Face à cela, la violence des manifestant-e-s dénoncée par les politicien-ne-s, les médias et les syndicats de police à plein poumon fait bien pâle figure.
Lorsque l’on considère les derniers mouvements liés aux ZAD, plusieurs manifestant-e-s sont en prison, un est mort, il y a eu des des centaines de blessé-e-s et de très nombreuses inculpations.
De nombreux-se-s blessé-e-s le sont de manière définitive, suite aux séquelles ou mutilations liées aux armes des forces répressives de l’État.
Et en face ? Rien, bien sûr, les policier-e-s « blessé-e-s » lors des manifs n’ont généralement pas grand-chose, mais leurs bobos servent à inculper les manifestant-e-s lors des procès.
Tout ça pour dire que je voudrais bien voir les vrais chiffres des blessé-e-s et inculpé-e-s des mouvements liés aux ZAD, et ce dans les deux camps.

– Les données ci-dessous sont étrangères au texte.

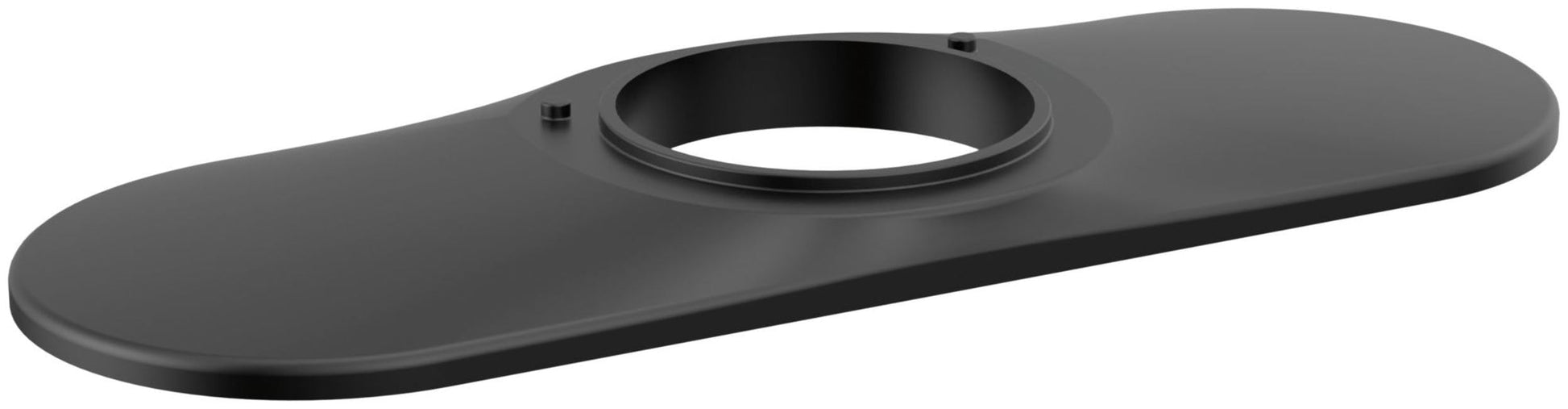Matte black escutcheon with elongated oval shape and circular center opening for plumbing fixture installation.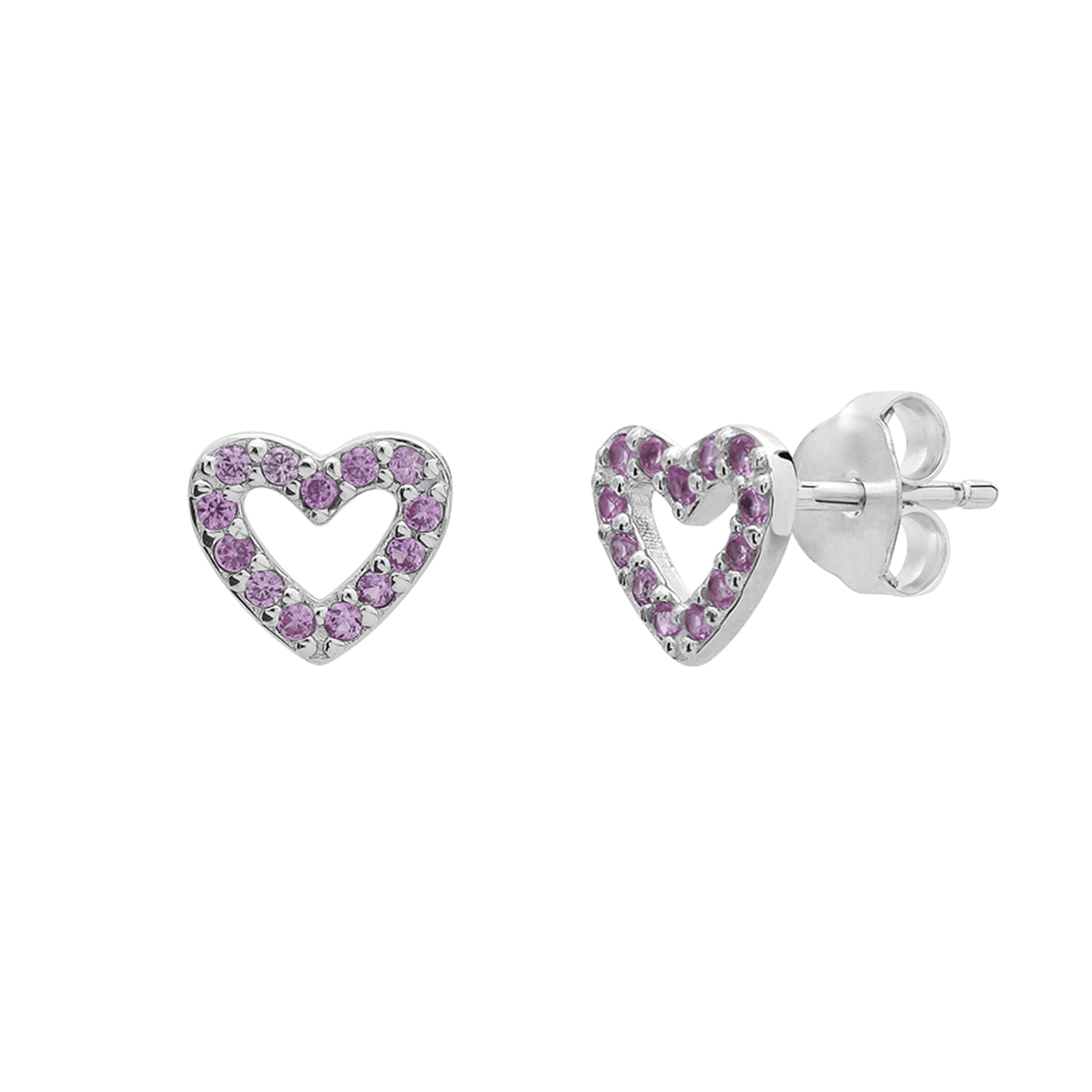 Ohrstecker für Kinder aus 925er Silber, Herz, Zirkonia, Rosa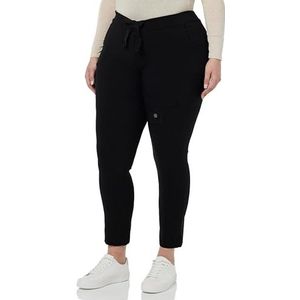 Cream Casual broek voor dames, met plooitjes, slim fit, elastische trekkoord, taillebroek, dames, Black Dye Wash, L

Parce que j’en ai marre que l’on utilise des arguments fallacieux : si l’on a peur d’être blessé-e, mutilé-e, et c’est bien légitime, que l’on ne fasse pas d’actions « tendues », pas de soucis, moi même n’en fait pas vraiment, mais que l’on ne dise pas que ça serve à rien. Sans la résistance physique aux forces de l’ordre, ça fait longtemps qu’il n’y aurait plus rien à Notre-Dame-des-Landes qu’un aéroport, et un barrage à Sivens, mais aussi un incinérateur dans le Morvan … enfin, bon, une tonne de luttes dans l’histoire n’auraient pas eu la même portée.
Peut-être faut-il reprendre les choses en amont. Je suis fort mal à l’aise avec la violence, mais dans un sens individuel.
Ma perception des rapports humains valorise plutôt le pacifisme.
Après, on ne peut pas voir des rapports politiques, économiques et de domination autrement que sous un angle qui est aussi stratégique. Et là, il me semble naïf de dénigrer la violence, l’action directe et le sabotage.
L’évaluation du rapport de forces en cours est parfois tragique.
Parce qu’il est évident que si les institutions favorisent les oppressions, dominations et exploitations, et c’est en soi une immense violence, elles possèdent aussi les outils pour réprimer physiquement ceux et celles qui oseraient lutter.
Par cela, notre réponse peut être de se borner à changer les choses de l’intérieur, tenter d’enrayer la machine, à frapper chirurgicalement là où il possible pour créer un front, un rapport de forces, David contre Goliath. Mais, parfois, c’est plus un côté suicidaire qui parle, un ras-le-bol, une envie de visibiliser un ras-le-bol. Au péril de sa liberté et de sa vie, parce que comme le disait Max Stirner : « aux mains de l’État la force s’appelle loi, aux mains de l’individu elle se nomme crime ».
Plutôt que de se focaliser sur des positions de principe, d’écouter nos peurs ancestrales comme nos envies les plus naïves, la seule solution sage semble être de garder la tête froide et de rester uni-e-s, complémentaires, donnant libre cours à la réflexion stratégique et l’estimation des forces en présence.
Parce que nous voulons être nous-mêmes, et c’est, en ce monde, déjà une belle épreuve. Avec nos doutes, nos désespoirs, nos peurs mais aussi nos colères et nos rêves offensifs. Parce que nous subissons déjà assez d’humiliation et de souffrance en se disant que nous vivrons toute notre vie dans ce monde pourri, il me semble assez rassurant de vouloir faire beaucoup pour l’abattre et ressentir des pulsions de violence contre ses institutions et son absurdité. Le tout est de ne pas se brûler les ailes inconsciemment, mais face à ce que nous subissons, la morale semble bien vaine face à nos espoirs.